Everyone around the table burst into laughter.

“Then she just picked up that tiger, and wouldn’t you know that little devil curled up in her arms and began to purr. She asked me to bring the cat’s feeding dish and water bowl into her apartment, because now she was going to take care of the poor little pussycat.”

Irene was happy to hear the last bit—both because Belker and Ruth Berg were going to keep each other company and because Linda’s apartment would now be terror-free for the police.

“Anything new about Linda Svensson?” asked Andersson.

“I went to Kungsbacka and talked to her parents. She’s an only child. They’re beside themselves with worry. I asked them if her ex had ever hit her, but they didn’t believe he had. According to them he’s not the violent kind. Otherwise nothing new turned up in Linda’s apartment. I searched the area around the apartment building for the bicycle, but I didn’t find it. The building manager lent me a master key, and I looked in the basement, the laundry room, and the garbage room. The building has two stairways, and there are nine apartments on each floor. None of the other inhabitants saw or heard anything around the time Linda disappeared. Well, except the old lady who took in that man-eating beast. She says she heard Linda leave her apartment on the tenth of February at eleven-thirty
P.M
. Not a trace since.

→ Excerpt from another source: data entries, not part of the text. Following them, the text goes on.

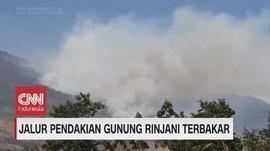 VIDEO: Jalur Pendakian Gunung Rinjani Terbakar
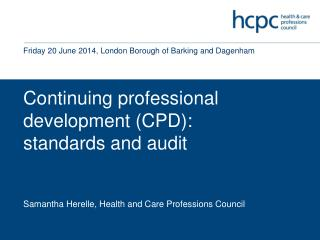 Continuing professional development (CPD): standards and audit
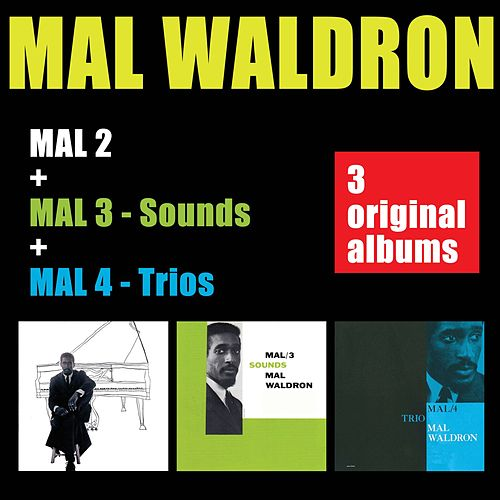 Mal 2 + Mal 3 - Sounds + Mal 4 - Trio by Mal Waldron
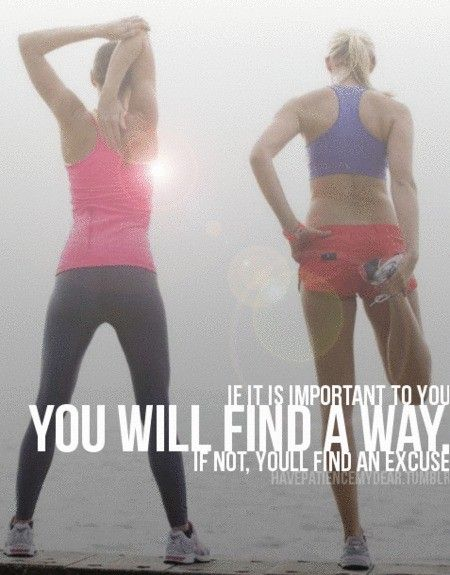 find a way // or find an excuse.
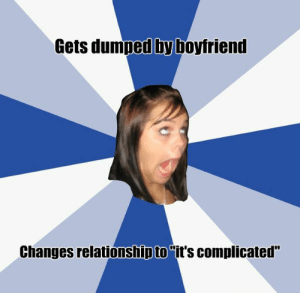 "20 Annoying Facebook Girl Memes That Will Make You Swear Off Facebook: Gets dumped by boyfriend  Changes relationship to ""it's complicated"" 20 Annoying Facebook Girl Memes That Will Make You Swear Off Facebook"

She and the bicycle are just gone.”

Andersson frowned. He thought for a long time before he finally said, “Jonny, you keep working on finding Linda. Fredrik, too. It feels like time is running out on us. Birgitta, did you reach Linda’s ex?”

“Yes, but only by phone. He’s taking a seminar in Borås and won’t be back until late tonight. He works for some kind of computer company.”

“All right. You talk to that young man tomorrow. Take Jonny with you. Try to lean on him to see what he knows.”

“Okay,” said Birgitta.

Irene observed that Birgitta did not look at Jonny while she nodded. On the surface she didn’t show any discomfort, just seemed to accept the assignment. But Irene sensed the tension between Jonny and Birgitta, and she wondered why. Of course, all Jonny’s off-color jokes offended some people, but Irene hadn’t been a policewoman seventeen years for nothing. Her instincts told her there was more to it than that.

“Should we request a reverse search on Linda’s phone?” Birgitta asked.

“Reverse search?” Andersson echoed.

“Linda had an ID box on her phone, which, unfortunately, the cat destroyed. But we can ask the telephone company to check who called her phone number on the tenth of February.”

“Is that possible?” Andersson asked, surprised.

“Yes, but it’s not cheap. We have to go through the prosecutor’s office.”

“Inez Collin,” Andersson said gloomily.

“That’s right.”

Andersson sighed. “Okay. I’ll talk to Her Highness and arrange it. It sounds like something that won’t happen overnight, though.”

“I’ve got to leave at seven,” Irene put in. “But I want you to know that there were more than one person attending seminars on the night in question.”

She quickly explained the gist of her interview with Niklas Alexandersson, that he and Andreas Svärd were living together, and that she planned to interview them together in their home at seven-thirty.